Gli editori sostengono che questa pratica violi sia la legge giapponese sul copyright sia il Trattato WIPO sul diritto d’autore. La loro posizione è netta: vogliono un passaggio radicale dal modello opt-out a un sistema opt-in, che richiederebbe agli operatori di IA di ottenere esplicito permesso dai detentori dei diritti prima di utilizzare qualsiasi opera. Non solo, chiedono trasparenza totale sui dati utilizzati per addestrare i modelli generativi e insistono affinché i creatori ricevano un compenso appropriato. Shueisha è andata oltre, invocando l’intervento governativo: “”Una risposta a livello nazionale, inclusa l’istituzione di nuove leggi, è essenziale per la protezione dei contenuti””. Un appello che riflette quanto il Giappone consideri il suo patrimonio creativo non semplicemente un business, ma un elemento identitario da difendere con ogni mezzo.
Gli editori hanno tenuto a precisare che non si tratta di un rifiuto cieco della tecnologia. Al contrario, accolgono favorevolmente il progresso tecnologico se utilizzato correttamente. Tuttavia, sottolineano la loro responsabilità di proteggere il lavoro e la dignità dei creatori, argomentando che l’evoluzione dell’IA non può essere costruita sulla violazione dei diritti. Shueisha ha promesso di adottare “misure appropriate e rigorose” contro le violazioni, mentre l’obiettivo dichiarato è creare un “ambiente creativo giusto, trasparente e sostenibile“. Non è la prima volta che OpenAI finisce nel mirino per le sue pratiche generative. In passato, il modello di generazione immagini della compagnia ha alimentato il trend virale della “Ghiblizzazione”, per cui gli utenti creavano contenuti virtualmente indistinguibili dallo stile iconico dei film dello Studio Ghibli come Il mio vicino Totoro e La città incantata. Anche se la tendenza era popolare, ha ricevuto critiche significative da artisti e fan preoccupati per la violazione del copyright. Molti si aspettavano che lo Studio Ghibli, notoriamente protettivo, si esprimesse contro l’uso non autorizzato del suo stile, ma nessuna dichiarazione ufficiale è mai stata rilasciata dalla compagnia.

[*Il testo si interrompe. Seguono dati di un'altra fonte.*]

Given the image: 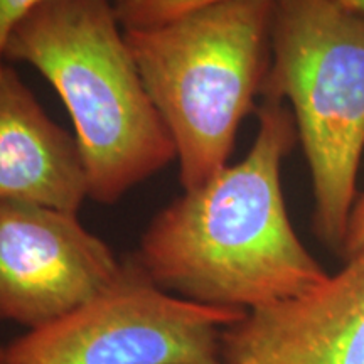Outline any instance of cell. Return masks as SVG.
I'll list each match as a JSON object with an SVG mask.
<instances>
[{
	"mask_svg": "<svg viewBox=\"0 0 364 364\" xmlns=\"http://www.w3.org/2000/svg\"><path fill=\"white\" fill-rule=\"evenodd\" d=\"M257 117L247 156L161 209L130 255L164 292L250 312L302 297L329 279L285 206L282 164L299 140L292 112L262 102Z\"/></svg>",
	"mask_w": 364,
	"mask_h": 364,
	"instance_id": "obj_1",
	"label": "cell"
},
{
	"mask_svg": "<svg viewBox=\"0 0 364 364\" xmlns=\"http://www.w3.org/2000/svg\"><path fill=\"white\" fill-rule=\"evenodd\" d=\"M4 59L33 66L63 100L93 201H120L177 159L113 0H46L14 27Z\"/></svg>",
	"mask_w": 364,
	"mask_h": 364,
	"instance_id": "obj_2",
	"label": "cell"
},
{
	"mask_svg": "<svg viewBox=\"0 0 364 364\" xmlns=\"http://www.w3.org/2000/svg\"><path fill=\"white\" fill-rule=\"evenodd\" d=\"M275 0H225L124 29L136 70L174 140L182 189L228 166L272 61Z\"/></svg>",
	"mask_w": 364,
	"mask_h": 364,
	"instance_id": "obj_3",
	"label": "cell"
},
{
	"mask_svg": "<svg viewBox=\"0 0 364 364\" xmlns=\"http://www.w3.org/2000/svg\"><path fill=\"white\" fill-rule=\"evenodd\" d=\"M263 102L290 103L314 191V231L343 253L364 152V14L275 0Z\"/></svg>",
	"mask_w": 364,
	"mask_h": 364,
	"instance_id": "obj_4",
	"label": "cell"
},
{
	"mask_svg": "<svg viewBox=\"0 0 364 364\" xmlns=\"http://www.w3.org/2000/svg\"><path fill=\"white\" fill-rule=\"evenodd\" d=\"M247 316L159 289L127 258L110 289L6 346L7 364H198L221 358V332Z\"/></svg>",
	"mask_w": 364,
	"mask_h": 364,
	"instance_id": "obj_5",
	"label": "cell"
},
{
	"mask_svg": "<svg viewBox=\"0 0 364 364\" xmlns=\"http://www.w3.org/2000/svg\"><path fill=\"white\" fill-rule=\"evenodd\" d=\"M118 260L76 213L0 203V321L44 327L98 297L118 280Z\"/></svg>",
	"mask_w": 364,
	"mask_h": 364,
	"instance_id": "obj_6",
	"label": "cell"
},
{
	"mask_svg": "<svg viewBox=\"0 0 364 364\" xmlns=\"http://www.w3.org/2000/svg\"><path fill=\"white\" fill-rule=\"evenodd\" d=\"M235 364H364V250L302 297L247 312L221 332Z\"/></svg>",
	"mask_w": 364,
	"mask_h": 364,
	"instance_id": "obj_7",
	"label": "cell"
},
{
	"mask_svg": "<svg viewBox=\"0 0 364 364\" xmlns=\"http://www.w3.org/2000/svg\"><path fill=\"white\" fill-rule=\"evenodd\" d=\"M88 179L78 142L48 117L6 65L0 71V203H31L78 215Z\"/></svg>",
	"mask_w": 364,
	"mask_h": 364,
	"instance_id": "obj_8",
	"label": "cell"
},
{
	"mask_svg": "<svg viewBox=\"0 0 364 364\" xmlns=\"http://www.w3.org/2000/svg\"><path fill=\"white\" fill-rule=\"evenodd\" d=\"M225 0H125L115 6L124 29H140L162 24L184 14Z\"/></svg>",
	"mask_w": 364,
	"mask_h": 364,
	"instance_id": "obj_9",
	"label": "cell"
},
{
	"mask_svg": "<svg viewBox=\"0 0 364 364\" xmlns=\"http://www.w3.org/2000/svg\"><path fill=\"white\" fill-rule=\"evenodd\" d=\"M46 0H0V71L6 66V59H4V49H6V43L11 36L12 29L31 11H34L36 7ZM115 6L125 2V0H113Z\"/></svg>",
	"mask_w": 364,
	"mask_h": 364,
	"instance_id": "obj_10",
	"label": "cell"
},
{
	"mask_svg": "<svg viewBox=\"0 0 364 364\" xmlns=\"http://www.w3.org/2000/svg\"><path fill=\"white\" fill-rule=\"evenodd\" d=\"M361 250H364V194L356 199L353 206L341 257L348 260L349 257L359 253Z\"/></svg>",
	"mask_w": 364,
	"mask_h": 364,
	"instance_id": "obj_11",
	"label": "cell"
},
{
	"mask_svg": "<svg viewBox=\"0 0 364 364\" xmlns=\"http://www.w3.org/2000/svg\"><path fill=\"white\" fill-rule=\"evenodd\" d=\"M343 6L353 9V11L363 12L364 14V0H338Z\"/></svg>",
	"mask_w": 364,
	"mask_h": 364,
	"instance_id": "obj_12",
	"label": "cell"
},
{
	"mask_svg": "<svg viewBox=\"0 0 364 364\" xmlns=\"http://www.w3.org/2000/svg\"><path fill=\"white\" fill-rule=\"evenodd\" d=\"M198 364H235V363H228L225 359L218 358V359H211V361H204V363H198Z\"/></svg>",
	"mask_w": 364,
	"mask_h": 364,
	"instance_id": "obj_13",
	"label": "cell"
},
{
	"mask_svg": "<svg viewBox=\"0 0 364 364\" xmlns=\"http://www.w3.org/2000/svg\"><path fill=\"white\" fill-rule=\"evenodd\" d=\"M0 364H7V358H6V346H0Z\"/></svg>",
	"mask_w": 364,
	"mask_h": 364,
	"instance_id": "obj_14",
	"label": "cell"
}]
</instances>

La posizione del Giappone, però, non rappresenta un rifiuto totale dell’intelligenza artificiale. L’industria sta esplorando attivamente applicazioni legittime della tecnologia. Shogakukan, ad esempio, ha investito nella startup Orange Inc. per utilizzare l’IA nelle traduzioni manga, con l’obiettivo di ridurre drasticamente i tempi di localizzazione. Allo stesso modo, Toei Animation, lo studio dietro One Piece e Dragon Ball, sta impiegando l’IA per migliorare l’efficienza operativa. L’industria ha anche iniziato a testare le capacità dell’IA generativa nella produzione, anche se non senza controversie. Nel 2023, Netflix Japan e WIT Studio hanno prodotto il cortometraggio The Dog & The Boy, che utilizzava notoriamente immagini generate dall’IA per gli sfondi. Più recentemente, un anime intitolato Twins HinaHima ha utilizzato assistenza IA per la maggior parte dei suoi tagli. Questi esperimenti dimostrano che il Giappone è aperto all’integrazione della tecnologia quando questa viene utilizzata in modo trasparente e consenziente.

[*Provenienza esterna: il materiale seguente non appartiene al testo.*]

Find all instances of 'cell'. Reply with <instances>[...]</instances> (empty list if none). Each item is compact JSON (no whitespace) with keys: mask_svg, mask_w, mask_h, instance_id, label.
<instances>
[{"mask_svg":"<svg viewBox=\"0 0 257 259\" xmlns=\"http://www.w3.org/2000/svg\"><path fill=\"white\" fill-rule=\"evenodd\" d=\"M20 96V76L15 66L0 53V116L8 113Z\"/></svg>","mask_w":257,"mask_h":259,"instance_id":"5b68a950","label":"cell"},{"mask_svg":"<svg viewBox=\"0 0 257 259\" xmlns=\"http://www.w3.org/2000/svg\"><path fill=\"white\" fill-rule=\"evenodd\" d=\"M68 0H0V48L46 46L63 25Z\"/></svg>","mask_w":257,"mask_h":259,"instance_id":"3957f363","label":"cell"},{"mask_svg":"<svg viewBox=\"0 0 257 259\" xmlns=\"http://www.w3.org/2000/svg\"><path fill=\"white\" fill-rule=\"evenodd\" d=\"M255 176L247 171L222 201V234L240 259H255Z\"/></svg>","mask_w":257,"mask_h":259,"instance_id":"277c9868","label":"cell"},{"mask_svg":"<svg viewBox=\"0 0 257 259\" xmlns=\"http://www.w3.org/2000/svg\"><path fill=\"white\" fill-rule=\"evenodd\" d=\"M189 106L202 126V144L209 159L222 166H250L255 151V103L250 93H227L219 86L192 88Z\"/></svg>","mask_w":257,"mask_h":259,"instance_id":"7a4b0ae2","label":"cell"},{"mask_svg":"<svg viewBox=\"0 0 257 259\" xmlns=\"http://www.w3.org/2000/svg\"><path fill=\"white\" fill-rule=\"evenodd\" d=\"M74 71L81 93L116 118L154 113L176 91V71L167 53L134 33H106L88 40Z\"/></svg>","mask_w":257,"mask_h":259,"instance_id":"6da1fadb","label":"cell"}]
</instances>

Il punto cruciale è il consenso. L’industria giapponese dell’anime e del manga traccia una linea durissima quando si tratta di violazione del copyright, come dimostrano le aggressive battaglie legali in corso contro la pirateria. Editori e gruppi come CODA hanno lavorato con autorità internazionali per chiudere decine di siti illegali di streaming e manga. Il Giappone, con la sua industria creativa da miliardi di dollari e un rapporto culturale profondo con anime e manga, ha deciso di non aspettare che queste domande trovino risposta da sole. Ha scelto di essere proattivo, di difendere il proprio patrimonio creativo prima che diventi materiale di addestramento per macchine che non chiedono permesso. La battaglia tra i giganti editoriali giapponesi e OpenAI è appena iniziata, ma potrebbe definire le regole del gioco per l’intera industria creativa globale negli anni a venire.